Could Tobacco be Good for you? Two Sided Rejection Regions in Hypothesis Testing

Steve Brunton Steve Brunton Oct 07, 2025

Audio Brief

Show transcript
This episode covers the concept of a two-sided rejection test within hypothesis testing, using an NBA example to illustrate its application. There are three key takeaways from this discussion. First, a two-sided test is used when the direction of a potential change is unknown. Second, these tests split the significance level across both tails of the distribution, making rejection criteria stricter. Third, hypothesis testing offers a structured way to determine if observed differences are statistically significant, rather than random chance. A two-sided rejection test is employed when the potential impact of an intervention, such as new rules in the NBA, could result in either an increase or a decrease in a metric. This approach ensures both possibilities are considered. This test requires splitting the chosen significance level, for instance, 0.05, equally into two rejection regions in the tails of the distribution. This makes it more challenging to reject the null hypothesis compared to a one-sided test. Regardless of the test type, the core process involves formulating null and alternative hypotheses, calculating a test statistic from sample data, and comparing it to critical values. The NBA example showed insufficient evidence to conclude new rules affected scoring, highlighting that small observed differences may not be statistically significant.
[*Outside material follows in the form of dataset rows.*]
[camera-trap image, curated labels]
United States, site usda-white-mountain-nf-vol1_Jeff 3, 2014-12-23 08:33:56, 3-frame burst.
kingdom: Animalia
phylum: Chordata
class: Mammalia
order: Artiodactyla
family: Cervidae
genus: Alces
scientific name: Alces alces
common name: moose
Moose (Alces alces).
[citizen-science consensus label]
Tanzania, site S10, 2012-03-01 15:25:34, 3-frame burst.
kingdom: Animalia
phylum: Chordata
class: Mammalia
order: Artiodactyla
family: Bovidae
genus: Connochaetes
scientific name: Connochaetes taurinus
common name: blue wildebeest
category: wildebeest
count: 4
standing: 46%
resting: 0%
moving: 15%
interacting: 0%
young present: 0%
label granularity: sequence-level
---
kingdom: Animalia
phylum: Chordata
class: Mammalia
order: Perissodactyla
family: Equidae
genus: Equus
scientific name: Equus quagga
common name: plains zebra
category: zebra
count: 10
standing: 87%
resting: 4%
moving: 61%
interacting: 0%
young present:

This framework provides a robust method for drawing data-driven conclusions about population changes.

Episode Overview

  • The episode explains the concept of a two-sided rejection test within the framework of hypothesis testing.
  • It uses a practical example from the NBA, analyzing whether new rules have changed the average points scored per game.
  • The instructor demonstrates how to formulate the null and alternative hypotheses for a scenario where the outcome could be either an increase or a decrease.
  • He calculates the Z-score (test statistic) based on sample data and compares it to the critical values of a two-sided rejection region.
  • The video concludes by interpreting the results, showing that in this specific case, there is not enough statistical evidence to claim that the new rules had any effect on scoring.

Key Concepts

  • Hypothesis Testing: A statistical method used to determine if there is enough evidence in a sample of data to infer that a certain condition is true for the entire population.
  • Null Hypothesis (H₀): The default assumption that there is no effect or no change. In the example, it's that the average points per game remain the same as the previous season.
  • Alternative Hypothesis (Hₐ): The claim that there is an effect or a change. For a two-sided test, this means the value is simply not equal to the original value (it could be higher or lower).
  • Two-Sided Rejection Test: A test used when the effect of an intervention is unknown and could go in either direction (e.g., a rule change could either increase or decrease scoring). The rejection region is split between the two tails of the normal distribution.
  • Test Statistic (Z-score): A standardized value calculated from the sample data to determine how many standard errors the sample mean is away from the population mean proposed in the null hypothesis.
  • Rejection Region: The area in the tails of the distribution that is unlikely to occur if the null hypothesis were true. If the test statistic falls in this region, the null hypothesis is rejected.
  • Failing to Reject the Null Hypothesis: The conclusion reached when the test statistic does not fall into the rejection region, meaning there is insufficient evidence to support the alternative hypothesis.

Quotes

  • At 00:13 - "I have a really nice example of a two-sided rejection region test that I learned, you know, 20 years ago when I was taking Dr. John Quintanilla's class." - The instructor introduces the origin of the example problem, adding a personal touch.
  • At 01:24 - "They might increase or decrease the average, the mean scoring. So in this case, we need a two-sided rejection region because there's a chance that we have increased or decreased the mean significantly." - The instructor explains the core reason for choosing a two-sided test: the direction of the potential change is uncertain.
  • At 07:27 - "I fail to reject the null hypothesis... Essentially what that means is that we really can't say that this modification increased or decreased the scoring. We think it had no effect at all. These rules didn't change scoring." - The speaker provides the final conclusion of the hypothesis test and translates the statistical outcome into a clear, real-world interpretation.

Takeaways

  • A two-sided rejection test is appropriate when you want to determine if a change has occurred, but you are unsure if the change will be an increase or a decrease.
  • For a two-sided test, the significance level (e.g., 0.05) is split between the two tails of the distribution (e.g., 0.025 in each tail), making the criteria for rejection more stringent than a one-sided test.
  • The fundamental steps of hypothesis testing remain the same: state the null and alternative hypotheses, calculate the test statistic from your sample, and compare it to the critical value(s) to make a decision.
  • Just because a sample mean is slightly different from the population mean does not mean a statistically significant change has occurred; hypothesis testing provides a rigorous way to determine if the difference is meaningful or likely due to random chance.